Most people thought that Sandtown was a myth. A fairy tale about a city of gold to tell children at bedtime, or a story for drunken sailers to share over one too many ales.

Not long ago he’d thought the same. But here, at the end of his long journey through the desert, was proof that Sandtown was very much real indeed.

And what a dump! The town had obviously been abandoned in quite a hurry, and the following years of neglect and sandstorms had not been kind; but it was clear even now that the town had been in a bad way long before it’s inhabitants had mysteriously disappeared.

A mishmash of differently shaped buildings lined the main boulevard into town, and even half buried in sand they were still loudly competing with each other for attention. Most appeared to be shops, with ragged wooden signs still gently squeaking in the wind out front.

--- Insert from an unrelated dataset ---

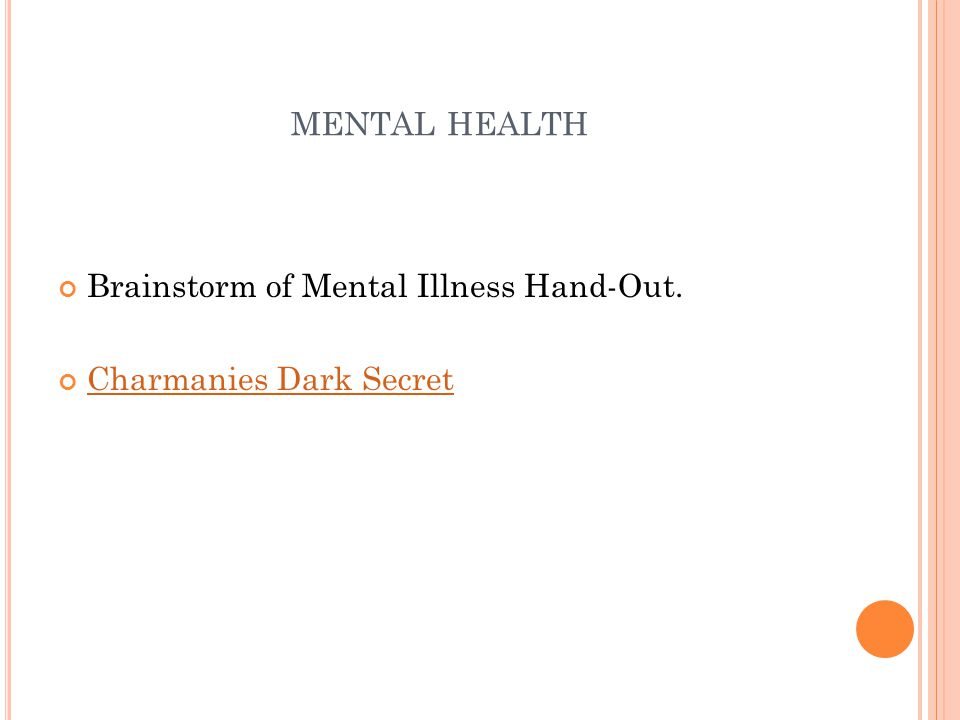 Brainstorm of Mental Illness Hand-Out. Charmanies Dark Secret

Around these buildings ran what appeared to be a stone viaduct of some kind, but one with a single metal rail that ran along its length. Well, along the parts that hadn’t crumbled into the street at least. Even with the amount of time the town had been abandoned, it was obvious that this was particularly shoddy work. This rail ran in great loops around the buildings and streets, before eventually leading towards the central point the whole town was built around, the great Sandtown pyramid.

It was here he found himself now, within the pyramids central chamber, gazing at the crumbling stone architecture and admiring a series of great murals along a towering wall. These pictures seemed to tell the story of the town, celebrating its finest moments, and documenting its eventual downfall, in gaudy colorful detail.

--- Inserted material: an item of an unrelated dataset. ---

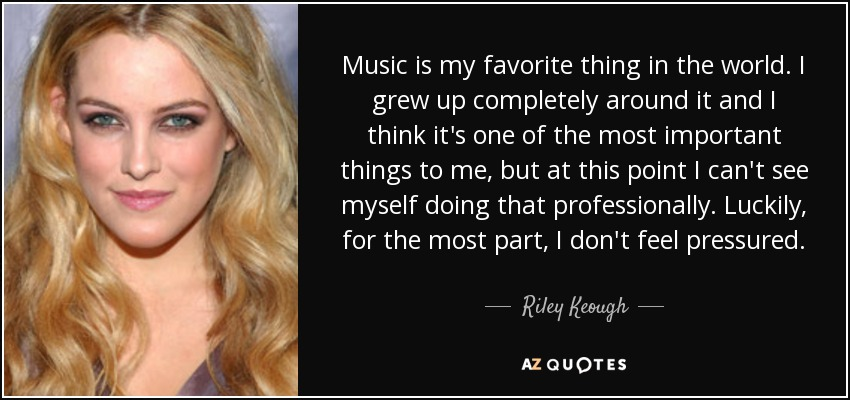 Music is my favorite thing in the world. I grew up completely around it and I think it's one of the most important things to me, but at this point I can't see myself doing that professionally. Luckily, for the most part, I don't feel pressured. - Riley Keough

The first images told the story of the Traveling Man, who arrived when Sandtown was still just a collection of dusty shacks on the side of the road. This man gathered the townsfolk and told them them they should build a great ‘mono-rail’. That such a thing would help put the town on the map and transform their lives. He even did a song and dance about it that the townsfolk couldn’t help but join in with.

And sure enough, once the monorail was built, more people started to arrive in town, with even greater ideas about how the residents could get rich. One mural told of a woman who arrived claiming she could diagnose any illness after examining a single drop of blood, with many people in the town clambering to invest their life savings. Another, told of a sudden craze that swept the town that saw residents start driving each other around in their own carts and wagons. The mural stated it was a good way to make some extra coins, the only issue being that the amount they charged was less than it cost to feed their horses.

The biggest mural on the wall though told the story of the construction of the great pyramid itself. Normally, a town resident would simply pay for their own burial chamber, if they could afford it. This time though, residents joined together to pay for the burial chambers of the town elders, and then simply had to find a group of people willing to pay for theirs. This system quickly led to the pyramid growing taller than any in the surrounding county side, the only issue being that no matter how big it grew there was never enough space for everyone inside.

Making his way to the end of the wall, he could see that there was one more mural scratched into the stone. It was much smaller than the others, and simply showed what looked like a blood bowl pitch, with bags of gold heaped up in the end zone. Suddenly, he heard what sounded like the scrape of feet behind him, and felt boney hand reach out and grab him by the shoulder.

“Welcome friend, do I have a business opportunity for you.”